Boise Contemporary Theater’s Artistic Director Matthew Cameron Clark and Education Director Dwayne Blackaller sit at separate computer screens in a basement office. A passing eavesdropper would find their conversation impossible to follow because it’s part spoken, part typed and all about a fictional world evolving somewhere between their two brains and two keyboards.
Previously these two teamed up to write A Nighttime Survival Guide which opened last January. It drew the largest audience in the theater's 17-year history.
Now, Blackaller and Clark are working on a new show titled The Uncanny Valley which is set to open in April. We’re following them through the writing process.
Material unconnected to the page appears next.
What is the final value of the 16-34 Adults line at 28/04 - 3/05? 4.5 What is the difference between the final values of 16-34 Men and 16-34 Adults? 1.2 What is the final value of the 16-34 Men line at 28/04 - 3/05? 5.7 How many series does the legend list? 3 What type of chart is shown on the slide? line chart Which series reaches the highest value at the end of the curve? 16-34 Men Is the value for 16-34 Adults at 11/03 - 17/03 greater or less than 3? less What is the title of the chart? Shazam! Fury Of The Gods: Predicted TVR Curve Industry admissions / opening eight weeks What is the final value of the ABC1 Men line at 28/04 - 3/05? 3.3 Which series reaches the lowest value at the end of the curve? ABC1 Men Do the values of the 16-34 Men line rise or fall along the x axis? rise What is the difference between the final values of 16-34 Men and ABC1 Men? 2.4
The play is a work-in-progress, but how that work gets done is a new twist on artistic collaboration. The script isn’t on paper or a hard drive. It exists as a shared Google document.
“That’s been a fun discovery that started with A Nighttime Survival Guide,” Clark says. “Wherever we’re writing, whether it’s here in our shared office or in various restaurants and cafes, we can work and speak and type simultaneously. It’s an interesting way to create dialogue.”
With a Google doc multiple people can see the same document on different screens and change it at the same time. They can also see what changes others are making in real time.
Blackaller says this use of a high-tech tool for the age-old process of creating a story is particularly appropriate for The Uncanny Valley.
The play takes place at an artists’ retreat in Idaho’s Sawtooth Mountains where people try to live like pioneers with help from human-like robots.
When Clark and Blackaller write, they’ll sometimes each take a character from the play and have an improvised conversation. Blackaller says it feels more like a living process than if one of them wrote while the other talked and then stopped to read back what was on the paper.
“It’s really cool to be able to come up with the line and as I’m typing it to see the response being typed below, which makes the next line come,” Blackaller says. “So you can instantly react to one another. It’s more surprising, there’s more room for serendipity.”